Copying “constness” of an argument of a function to its return type in C++

Question

I have a function that takes a set and returns an element of the set. The function does not modify the set or any of its elements. So I want to express it by taking const reference of the set as an argument. The signature of the funciton is like this:

const AType& find(const set<AType>& s, ...);

But in some cases, the caller of the function may want to modify the element

set<AType> s;
AType& a = find(s, ...);
a.bar(); //non-const method

To do this, the find funtion need to take a non-const reference to the set and return non-const reference. I can overload the function so to have two versions of it. One is the const version and the other is non-const version. However, it feels like a meaningless duplication of the same implementation.
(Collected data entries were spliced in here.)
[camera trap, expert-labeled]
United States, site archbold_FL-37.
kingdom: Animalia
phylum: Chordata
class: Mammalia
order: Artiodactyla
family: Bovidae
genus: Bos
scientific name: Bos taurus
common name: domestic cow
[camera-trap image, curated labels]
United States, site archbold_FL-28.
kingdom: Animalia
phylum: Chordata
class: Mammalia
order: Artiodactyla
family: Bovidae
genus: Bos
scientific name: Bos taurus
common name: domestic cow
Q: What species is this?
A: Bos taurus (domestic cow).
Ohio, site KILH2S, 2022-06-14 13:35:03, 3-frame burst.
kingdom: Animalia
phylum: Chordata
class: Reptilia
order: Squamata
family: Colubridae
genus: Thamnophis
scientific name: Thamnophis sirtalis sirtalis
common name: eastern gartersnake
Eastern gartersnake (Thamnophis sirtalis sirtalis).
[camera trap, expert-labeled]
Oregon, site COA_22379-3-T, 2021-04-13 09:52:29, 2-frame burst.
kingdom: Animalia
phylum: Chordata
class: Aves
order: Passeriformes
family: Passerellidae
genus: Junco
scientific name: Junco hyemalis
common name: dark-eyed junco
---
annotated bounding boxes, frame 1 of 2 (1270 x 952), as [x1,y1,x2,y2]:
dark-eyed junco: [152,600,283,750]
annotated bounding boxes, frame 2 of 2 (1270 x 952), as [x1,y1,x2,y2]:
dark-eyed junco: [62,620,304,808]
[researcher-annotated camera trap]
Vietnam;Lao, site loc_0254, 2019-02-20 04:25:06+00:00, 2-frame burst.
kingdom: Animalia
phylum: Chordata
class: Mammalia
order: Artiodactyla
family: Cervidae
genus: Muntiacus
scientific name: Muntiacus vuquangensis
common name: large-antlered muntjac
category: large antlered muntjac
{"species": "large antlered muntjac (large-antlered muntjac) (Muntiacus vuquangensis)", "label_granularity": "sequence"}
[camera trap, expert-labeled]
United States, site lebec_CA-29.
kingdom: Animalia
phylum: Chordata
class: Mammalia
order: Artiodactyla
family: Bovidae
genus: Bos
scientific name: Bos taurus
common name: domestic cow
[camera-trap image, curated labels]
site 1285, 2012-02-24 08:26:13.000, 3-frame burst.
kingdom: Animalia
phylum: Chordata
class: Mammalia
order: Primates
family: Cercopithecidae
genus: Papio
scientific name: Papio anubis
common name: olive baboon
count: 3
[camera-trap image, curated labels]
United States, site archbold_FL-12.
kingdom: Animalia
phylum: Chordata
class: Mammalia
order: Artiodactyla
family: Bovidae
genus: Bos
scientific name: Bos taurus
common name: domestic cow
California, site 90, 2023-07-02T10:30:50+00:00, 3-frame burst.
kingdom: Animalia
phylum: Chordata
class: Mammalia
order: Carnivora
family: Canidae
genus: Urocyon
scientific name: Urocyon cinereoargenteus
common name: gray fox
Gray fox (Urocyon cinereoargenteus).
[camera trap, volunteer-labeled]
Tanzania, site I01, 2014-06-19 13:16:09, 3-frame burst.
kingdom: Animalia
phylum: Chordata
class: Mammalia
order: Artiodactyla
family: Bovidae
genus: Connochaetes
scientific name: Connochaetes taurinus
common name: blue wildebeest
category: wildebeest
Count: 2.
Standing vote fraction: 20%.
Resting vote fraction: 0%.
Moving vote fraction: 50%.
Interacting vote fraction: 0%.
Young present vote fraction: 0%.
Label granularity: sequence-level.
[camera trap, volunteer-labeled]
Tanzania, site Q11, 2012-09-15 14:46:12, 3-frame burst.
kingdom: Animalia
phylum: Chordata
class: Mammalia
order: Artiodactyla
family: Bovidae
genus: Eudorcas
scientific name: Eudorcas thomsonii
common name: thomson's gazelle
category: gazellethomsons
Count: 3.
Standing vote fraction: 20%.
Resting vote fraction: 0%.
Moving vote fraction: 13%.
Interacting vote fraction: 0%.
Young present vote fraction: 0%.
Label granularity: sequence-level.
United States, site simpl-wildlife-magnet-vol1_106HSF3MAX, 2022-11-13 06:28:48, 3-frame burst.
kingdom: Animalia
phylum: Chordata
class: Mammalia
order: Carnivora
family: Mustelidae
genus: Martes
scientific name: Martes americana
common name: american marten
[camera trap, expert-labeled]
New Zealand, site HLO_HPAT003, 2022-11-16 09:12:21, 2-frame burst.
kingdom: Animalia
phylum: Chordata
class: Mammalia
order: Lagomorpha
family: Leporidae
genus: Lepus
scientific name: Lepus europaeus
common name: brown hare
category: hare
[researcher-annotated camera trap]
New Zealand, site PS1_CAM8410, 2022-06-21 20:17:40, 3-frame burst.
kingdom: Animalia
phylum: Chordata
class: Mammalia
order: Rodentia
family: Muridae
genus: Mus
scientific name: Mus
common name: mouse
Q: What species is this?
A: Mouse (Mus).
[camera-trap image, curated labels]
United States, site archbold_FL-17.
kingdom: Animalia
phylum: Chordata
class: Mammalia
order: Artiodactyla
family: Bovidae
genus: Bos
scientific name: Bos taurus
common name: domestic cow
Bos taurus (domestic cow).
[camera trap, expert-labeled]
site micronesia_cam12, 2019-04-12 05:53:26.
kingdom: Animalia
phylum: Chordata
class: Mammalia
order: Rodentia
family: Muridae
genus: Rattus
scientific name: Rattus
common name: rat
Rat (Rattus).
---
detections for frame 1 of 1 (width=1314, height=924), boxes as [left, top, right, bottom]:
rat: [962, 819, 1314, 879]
Can I express a function that does not mutate a container taken as an argument and returns const reference to an element of the container if it is a const container and non-const reference if it is a non-const container in C++?

---- EDIT;

Ok I know the mutation problem of the set pointed in the replies. That's not the point of the question. Let's assume that the ordering of AType is not affected by the bar call or the container type is any other like a vector.

Answer 1

In general you would implement this by writing two functions:

const S& func( const R<S>& arg, ...);
S& func( R<S>& arg, ... );

There's no simpler option.

std::set needs special care though. Any in-place modifications to an element of the set must preserve the sort order, otherwise it causes undefined behaviour. For this reason, set::find returns a const iterator.

Your proposed interface would make it easy for callers to accidentally cause undefined behaviour. In this particular case you might be better offering a more controlled interface for in-place updating of the set items.

One option is to only have the const version, but make members of AType be mutable if they do not affect the sort order.